Dans ses annonces, le ministre mélange choux, tomates, carottes et citrons pour parler d’une hausse de 2,5 % des rémunérations. Car en plus du 1,5 % il a annoncé que tous les agents publics auraient cinq points d’indice supplémentaires à partir du 1er janvier 2024.

Ce qui fait environ... 25 euros en plus. Il a annoncé que pour les plus bas salaires, il allait distribuer entre un et neuf points d’indice au 1er juillet. Par ailleurs, ils vont distribuer une prime pouvoir d’achat, de 300 à 800 euros pour tous les agents publics qui touchent moins de 3500 euros brut par mois, primes et indemnités comprises, selon des modalités qu’à ce stade on ne connaît pas.

Mais ce sera une prime unique. Le ministre joue sur la présentation. Sur le document envoyé, il réalise des simulations en prenant l’exemple d’un enseignant avec sept ans d’ancienneté qui va toucher cette prime, aura les points d’indice en plus et les 1,5 % d’augmentation du point d’indice. Mais la prime de pouvoir d’achat, les agents ne vont la toucher qu’une seule fois. Après, elle disparaît.

Pour nous, 1,5 %, c’est bien trop peu pour régler les problèmes d’attractivité de la fonction publique. On voit les difficultés qu’on a dans l’Éducation nationale, où les concours ne font pas le plein. Et on se retrouve tous les ans à faire des recrutements en « speed entretiens ». On est obligé de fermer de services dans les hôpitaux faute de personnel.

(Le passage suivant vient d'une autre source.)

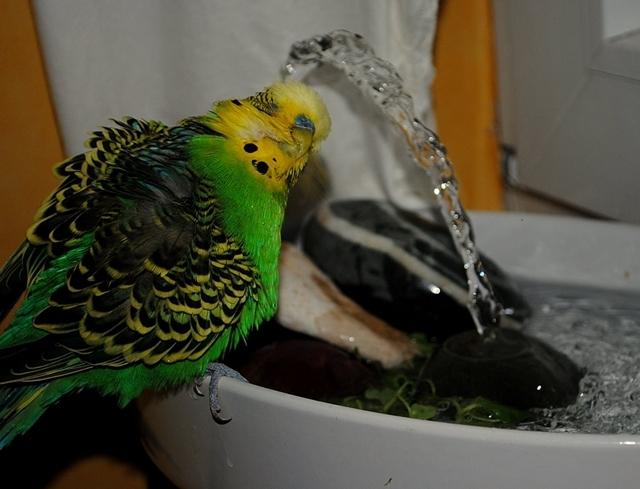 Sunny liebte das Plätschern des Wassers. Dabei hatte er großen Spaß!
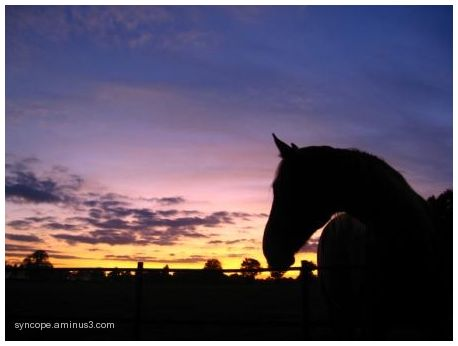 osterley horse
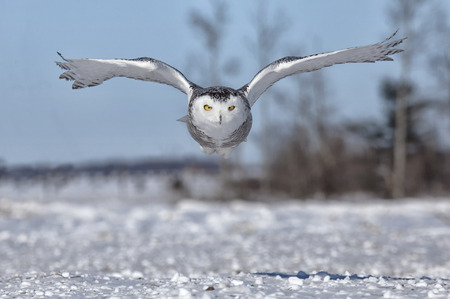 카메라를 향해 비행 눈 올빼미의 이미지를 닫습니다. 미네소타의 겨울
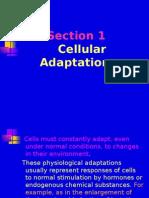 1.3CellularAdaptations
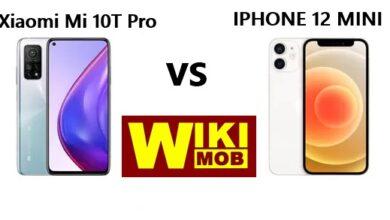 صورة مقارنة بين شاومي مي 10 تي برو وايفون 12 ميني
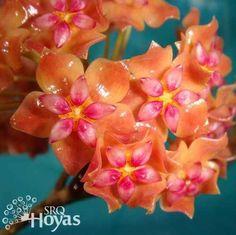 Hoya bordenii Plant                                                                                                                                                      More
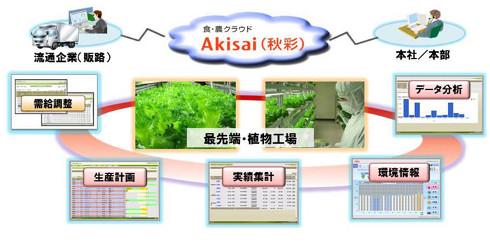 植物工場における「Akisai」の活用イメージ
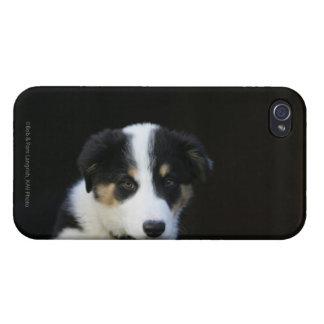 12 Week Old Border Collie Puppy iPhone 4 Case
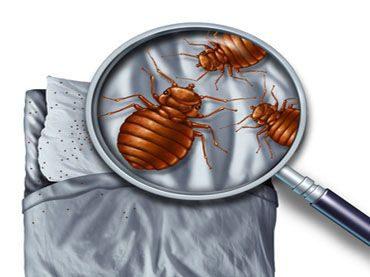 Betten von dauerhaft Bettlägrigen hygienisch sauber halten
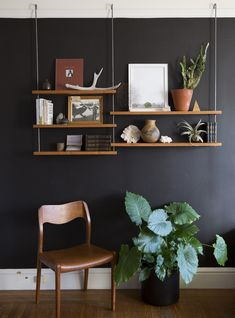 Carlysle Manufacturing Company shelving systems hook onto picture rail. Perfect for San Francisco flats and rentals with trim or moulding.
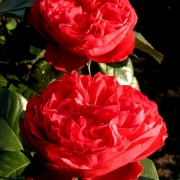 Розы Травиата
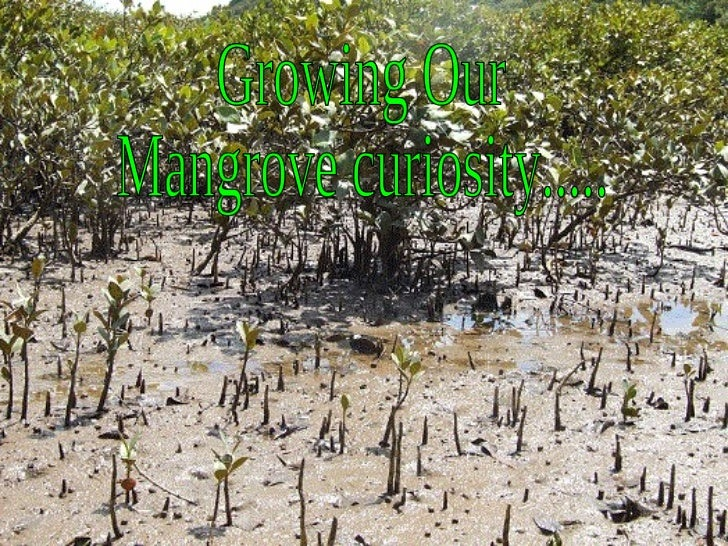 Growing Our Mangrove curiosity.....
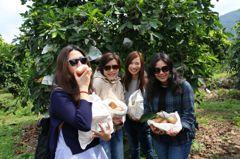 展現高雄農業軟實力 吸引香港遊客體驗農村日常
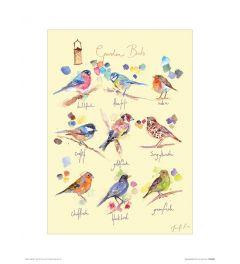 Garden Birds Art Print Jennifer Rose 30x40cm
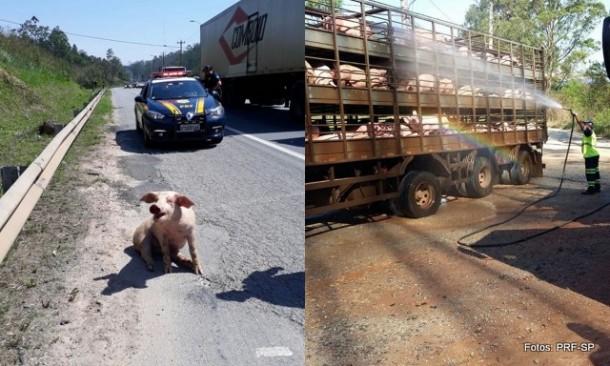 PRF resgata porco que caiu na estrada e outros animais tiveram que ser molhados para amenizar o calor.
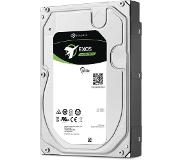 Seagate Exos 7E8 Enterprise Capacity 4Tb Hdd 7200Rpm Sata 12Gb/S 256Mb Cache 3.5Inch 24X7 512Native Secure Blk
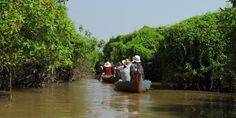 Canoeing through the flooded forests of Kompong Phluk, Cambodia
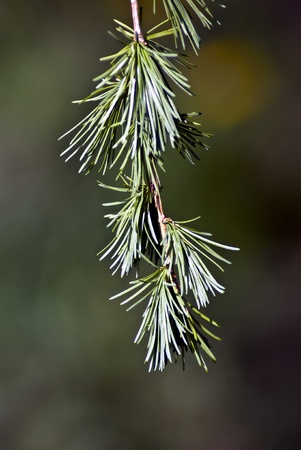 a sprig of juniper Stock Photo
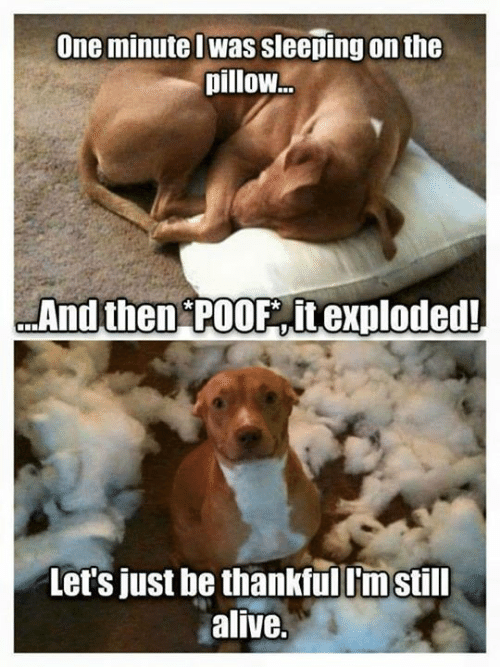 poof: One minutel was sleeping on the  pillow  And then POOF it exploded  Let's just he thankfuil'mstill  alive.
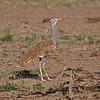 Arabian Bustard - Arabertrappe - Ardeotis arabs ♀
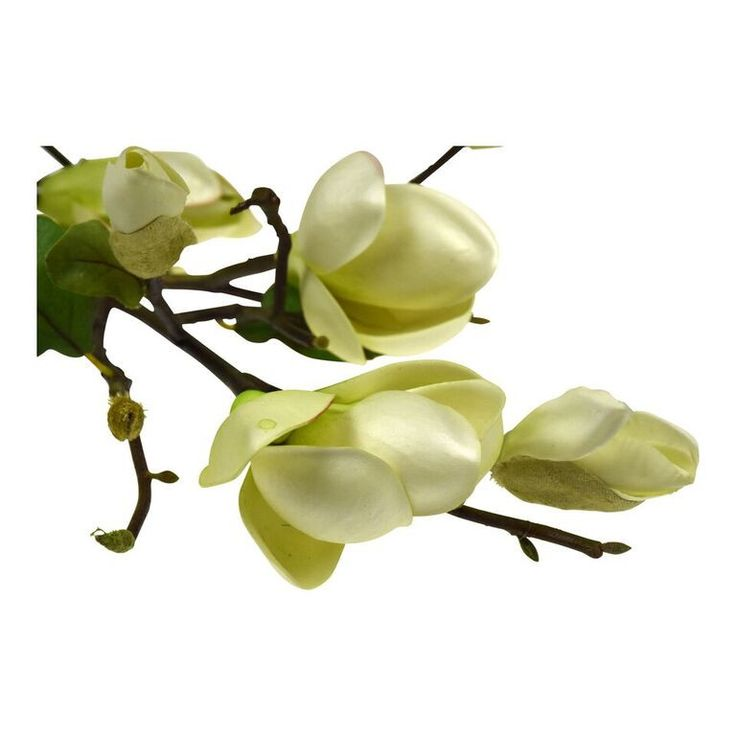 Magnolia Tree Branch. A structural contemporary stem, several together in a vase is all you need to make as statement.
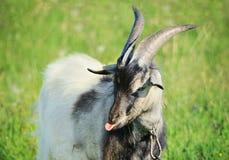 Teasing goat Royalty Free Stock Photos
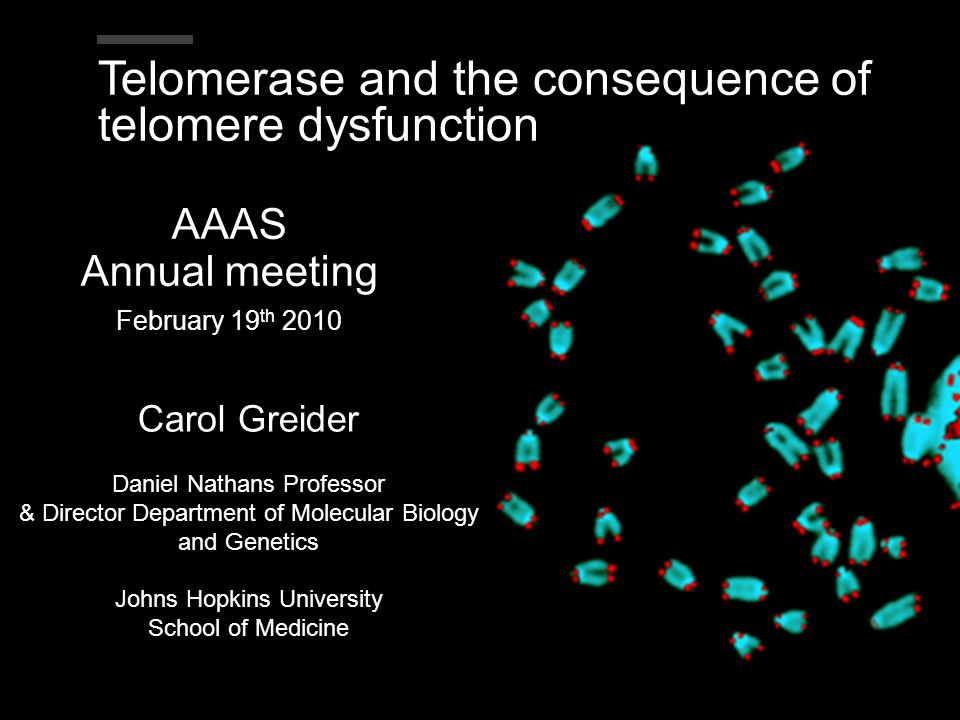 Telomerase and the consequence of telomere dysfunction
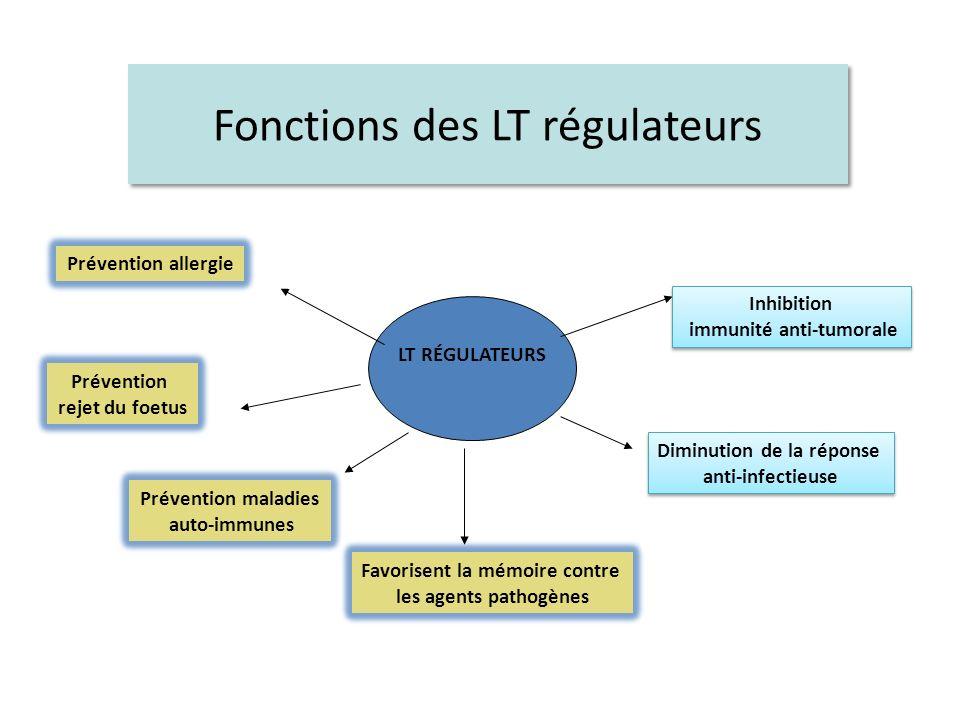 Fonctions des LT régulateurs
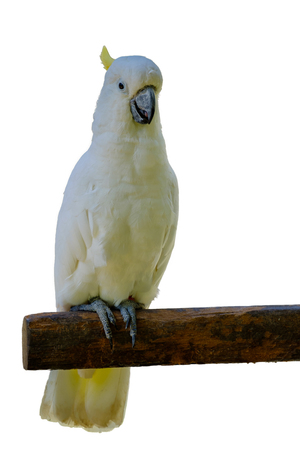 White pretty parrot perched on wooden rail on white background with clipping path. Stock Photo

On ne réglera pas le problème d’attractivité de la fonction publique si on ne paie pas mieux les agents publics. Ce n’est pas le seul problème, il y a les conditions de travail aussi, mais la dimension salariale est également indispensable à régler.

Malheureusement, dans la fonction publique, contrairement au privé, il n’y a pas de négociation annuelle obligatoire. On a normalement tous les ans une réunion qu’on appelle le « rendez-vous salarial », où le ministre annonce des mesures, qui sont insuffisantes depuis longtemps au regard des enjeux.

Pas de négociation possible

Mais nous n’avons pas de moyens de négocier. On a demandé lors de notre rencontre avec Stanislas Guérini du 12 juin à ce qu’on puisse avoir une réunion avant l’été pour rediscuter des mesures de fond. Cela nous a été refusé. Guérini a dit « on peut se revoir sur la mise en œuvre », mais pas sur le fond. Nous demandons une négociation salariale, mais nous sommes face à un mur.

À Solidaires, nous demandons le rattrapage de ce qu’on a perdu avec les années de gel du point d’indice et l’inflation. Cela nous amène autour de 20 %. Nous demandons l’indexation du point d’indice sur l’inflation, pour éviter qu’on passe notre temps à courir après le Smic sur les bas salaires. On demande l’attribution de 85 points d’indice pour toutes et tous. Et bien entendu, nous voulons des mesures d’égalité salariale entre les femmes et les hommes.

Nous venons de traverser un gros conflit social sur les retraites. Et pour nous, la page n’est pas tournée. Il faut que le gouvernement prenne en compte que la colère sociale est toujours présente, et qu’elle ne peut que grandir avec ce genre de non-annonce.

Alors même que le gouvernement refuse de taxer les superprofits, de s’attaquer réellement aux exonérations des entreprises, alors que la fraude fiscale est toujours un problème important, les agents publics sont de plus en plus exaspérés des conditions de travail et des conditions salariales. Agents publics, qui comme d’autres professions, étaient là pour travailler pendant la pandémie.

Gaëlle Martinez, déléguée générale pour la fonction publique à l’Union syndicale Solidaires.